Es hat daher bei der Beweispflicht des Beklagten für die tatsächlichen Voraussetzungen der von ihm auf Bereicherungsrecht gegründeten Gegenforderungen zu bleiben. Dass sich die tatsächlichen Voraussetzungen für die eine von den Vorinstanzen untersuchte Gegenforderung nicht klären ließen, führt daher dazu, dass diese Gegenforderung die inzwischen unstrittige Klageforderung nicht zu tilgen vermochte. Da der Beklagte über die von den Vorinstanzen geprüfte Gegenforderung hinaus aber noch weitere gleichartige Gegenforderungen eingewendet hat, erweist sich die Aufhebung der Urteile der Vorinstanzen zwecks Prüfung des Bestands einer die Höhe der Klageforderung erreichenden Gegenforderung als unvermeidlich.
Im Übrigen ist festzuhalten, dass die vom Kläger gerügte Aktenwidrigkeit sowie Mangelhaftigkeit des Berufungsverfahrens nicht vorliegen (§ 510 Abs 3 ZPO).
Der auch in dritter Instanz aufrechterhaltene Einwand der Verjährung der geltend gemachten Gegenforderung ist im Hinblick darauf unberechtigt, dass es sich bei den Rückzahlungen des Beklagten nicht etwa um Annuitäten, sondern um „gemeine Raten“ handelte, zumal Zinsen weder verlangt noch bezahlt, sondern nur Kapitalsbeträge geleistet wurden. Gemeine Raten unterfallen aber der 30‑jährigen Verjährungsfrist (8 Ob 124/03y mwN; RIS‑Justiz RS0034376; M. Bydlinski in Rummel 3 § 1480 ABGB Rz 2).
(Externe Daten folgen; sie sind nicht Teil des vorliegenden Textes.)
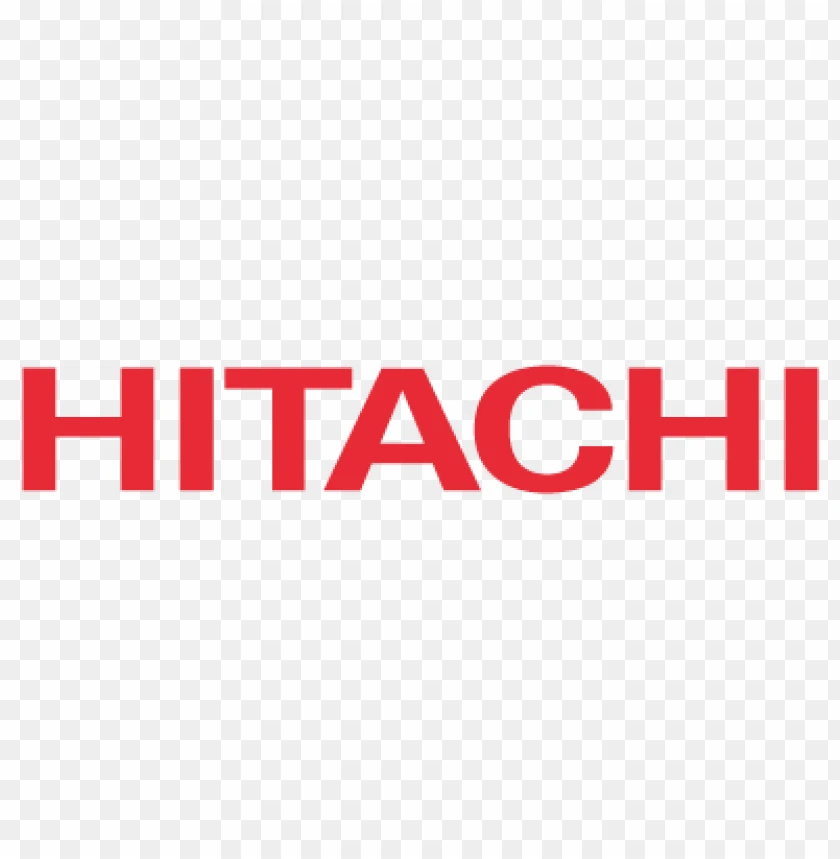 Hitachi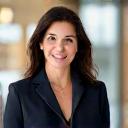 Patricia Herrera, Gerente General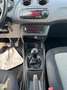 SEAT Ibiza 1.2 *STYLE-VIVA*HÄNDLER*EXPORT* Blanc - thumbnail 15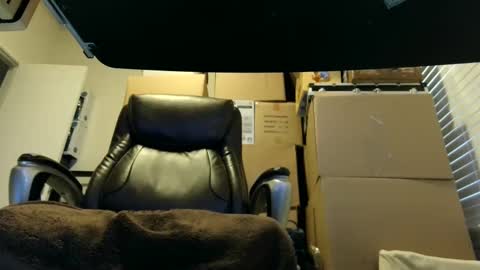 toolman3442 online show from September 2025 06:23:02 PM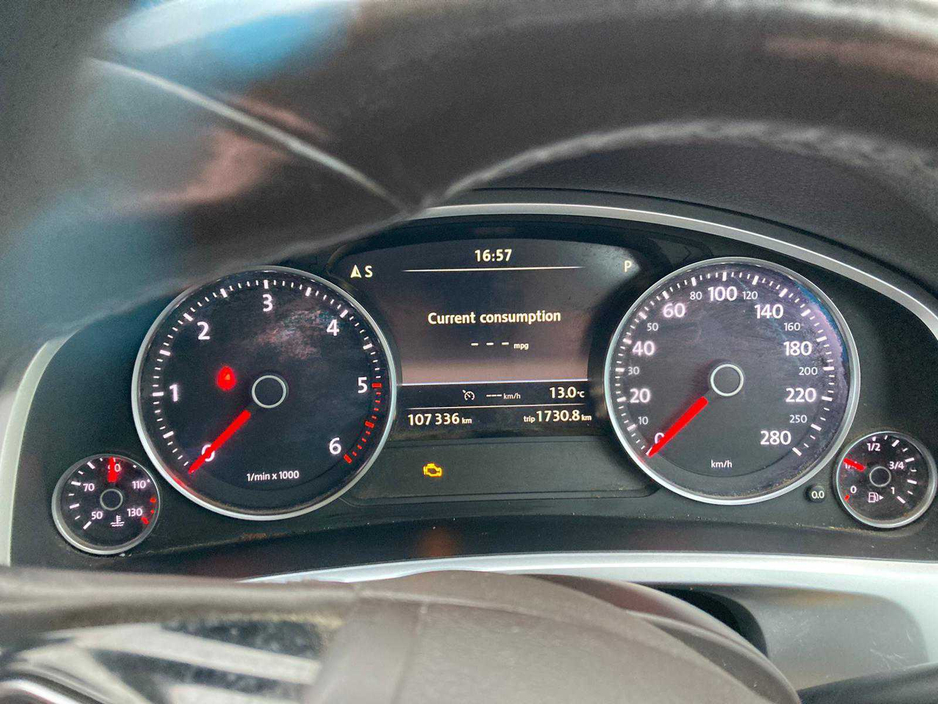 2019 Honda CR-V SERIES 1.5 T 2WD 180 LIFES LIFESTYLE 5DR €5,000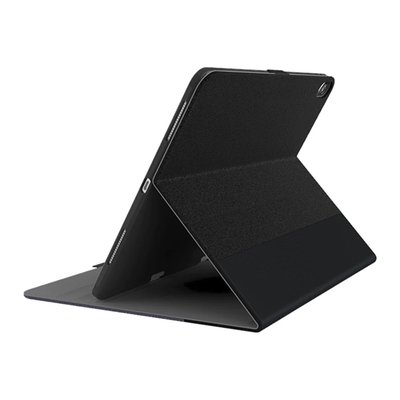 Tablet Accessories | Optus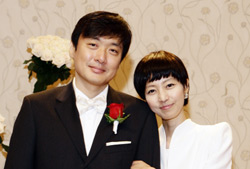 2010년 9월 3일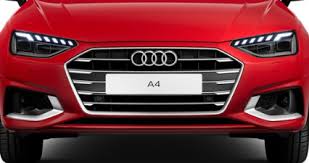 Image result for Tango Red 2019 A4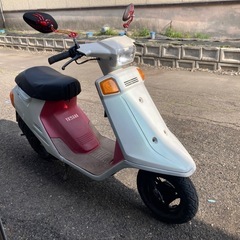 値下げしました即乗りできますよ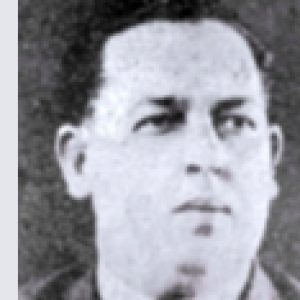 Manoel Deodoro Pinheiro Machado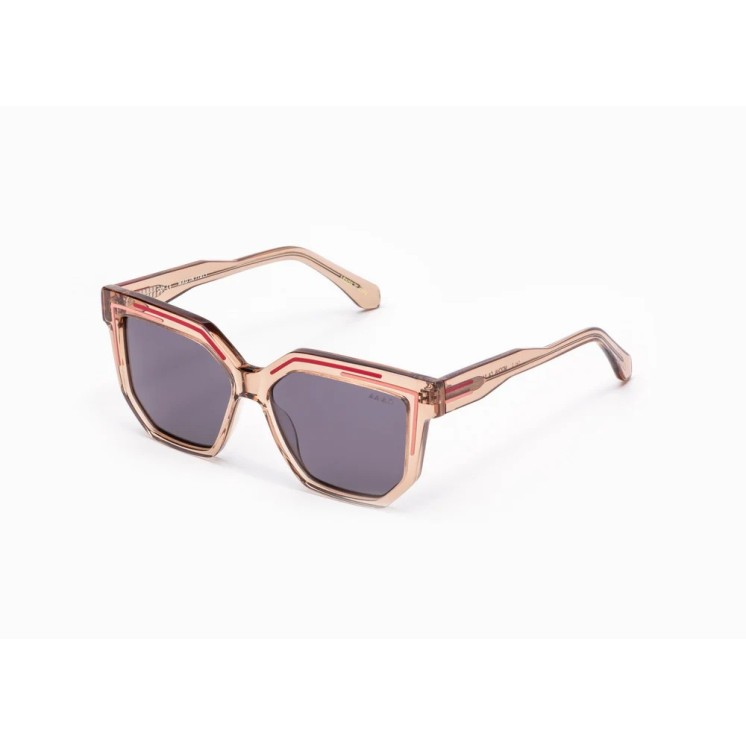 MAD IN ITALY Sunglasses  Italian design and craftsmanship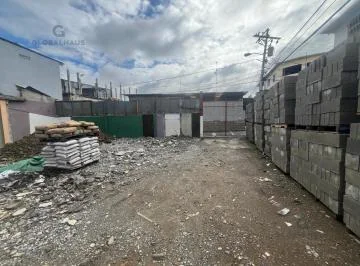 Alquiler de Terreno de 600 m² en Av Perimetral m. H. Guayas — imagen 2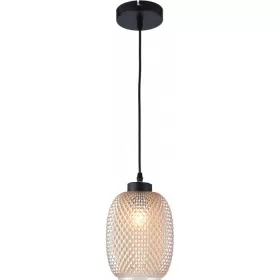 TL1210H-01BL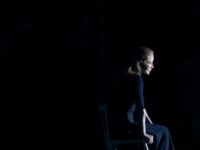 Broadway Shows Are Looking A Little… Cheap, Lately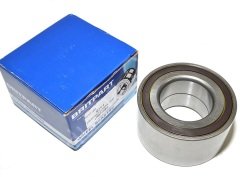 Poyra Bilyası LR077894 LR133541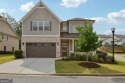 **Welcome to your dream home! This beautifully designed 3,074 sq for sale in Marietta Georgia Cobb County County on GolfHomes.com
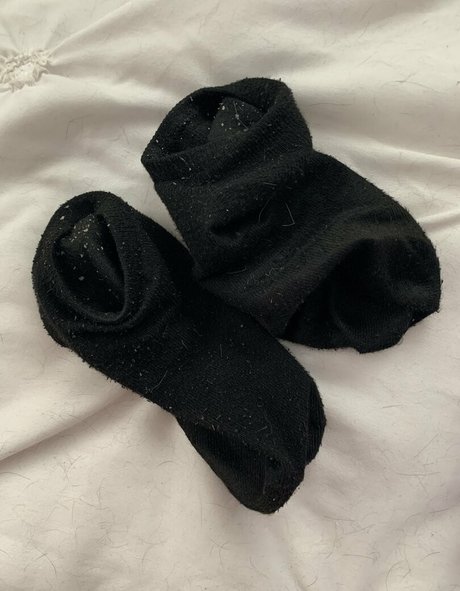 hard fuck onlyfans art porn archive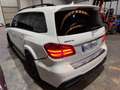 Mercedes-Benz GLS 63 AMG 4Matic Aut. - thumbnail 6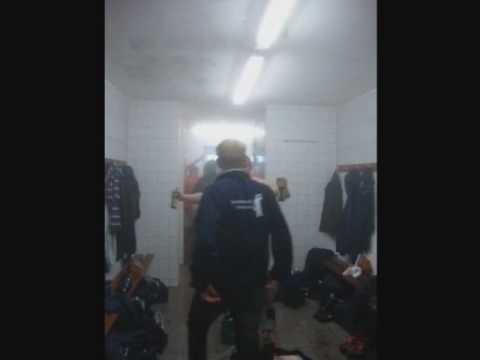 Verburch B1 Kampioen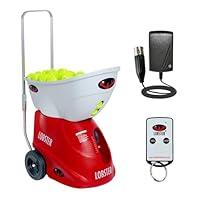 Algopix Similar Product 15 - Lobster Sports Elite One Tennis Ball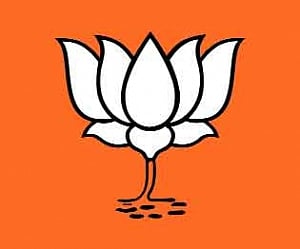 No gods in Tamil Nadu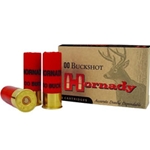 Hornady Light Magnum 12 Gauge 2-3/4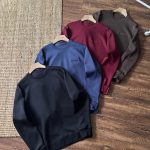 Lululemon Jeans Red Cotton Silk Silky Smooth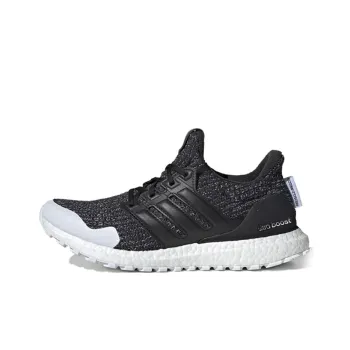 Adidas Ultra Boost 4.0 Game Of Thrones Nights Watch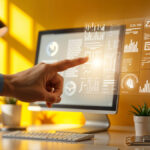 5 Essential Features Every Modern Website Should Have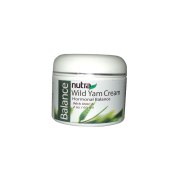 TREATMENTS_FOR_M_4f0243b448aa4.png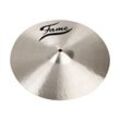 Fame Masters B20 Heavy Crash 18" Traditional Finish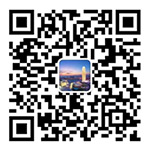 郑州上学网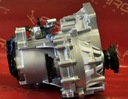 BOÎTE DE TRANSMISSION KRY 1.9 TDI VW NR OE: 0A4300047GX photo 3 - milautoparts-fr.ukrlive.com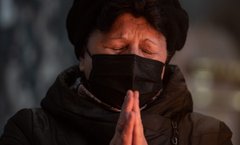 Підсумки 59 дня війни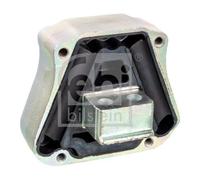 FEBI BILSTEIN 171320 Engine mount
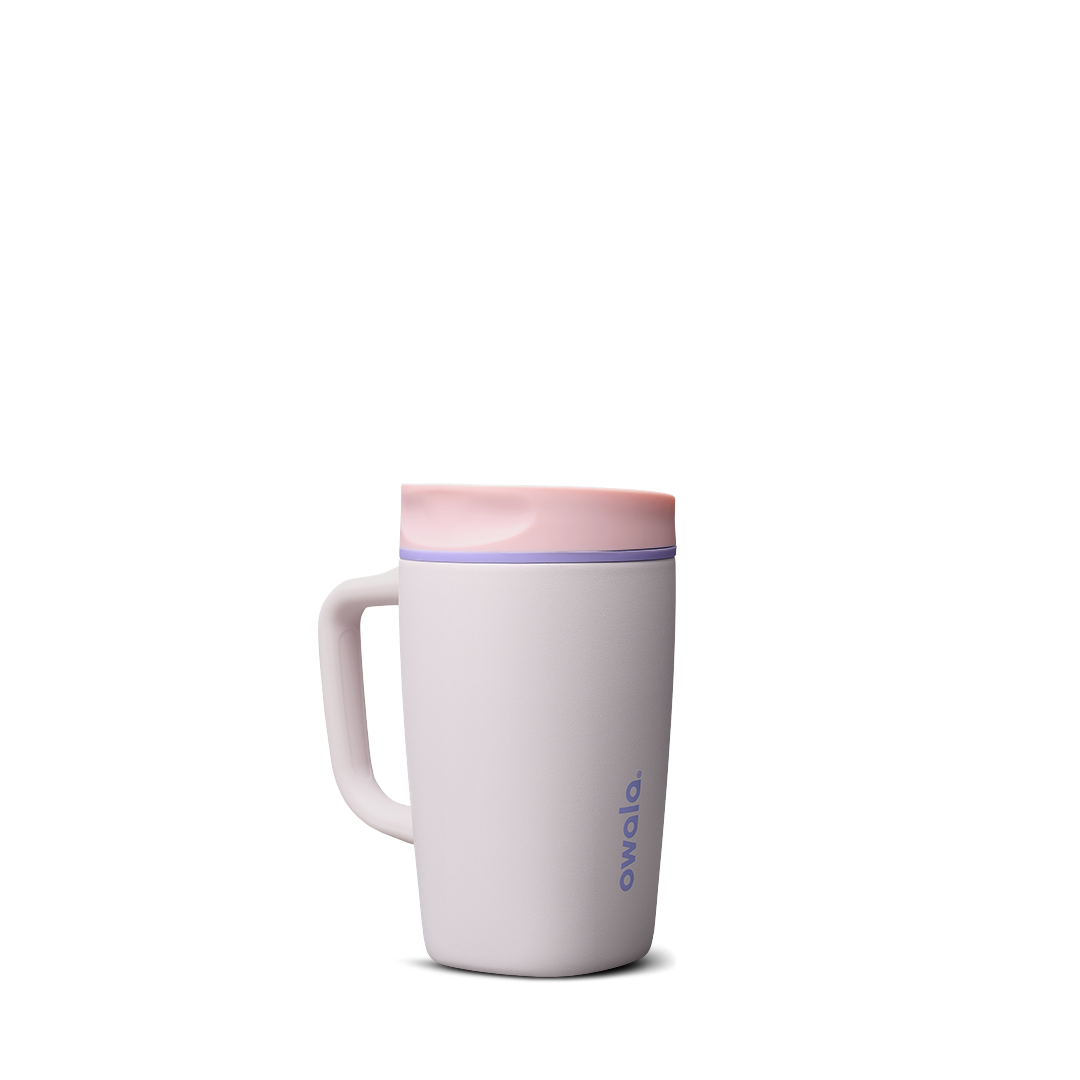 SmoothSip H5B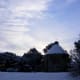 winter-memories-annart-childhood-beyond-britain-france-italy-norway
Da die für die Anwendung des Anscheinsbeweises vorausgesetzte typische formelhafte Verknüpfung (vgl RIS‑Justiz RS0040287) zwischen der Unterfertigung einer Urkunde und der Richtigkeit der darin festgehaltenen Tatsachen nicht besteht (vgl 9 ObA 205/98g), kommt der in diesem Zusammenhang vom Kläger geforderte Prima‑Facie‑Beweis nicht in Betracht.
Der Kostenvorbehalt beruht auf § 52 ZPO.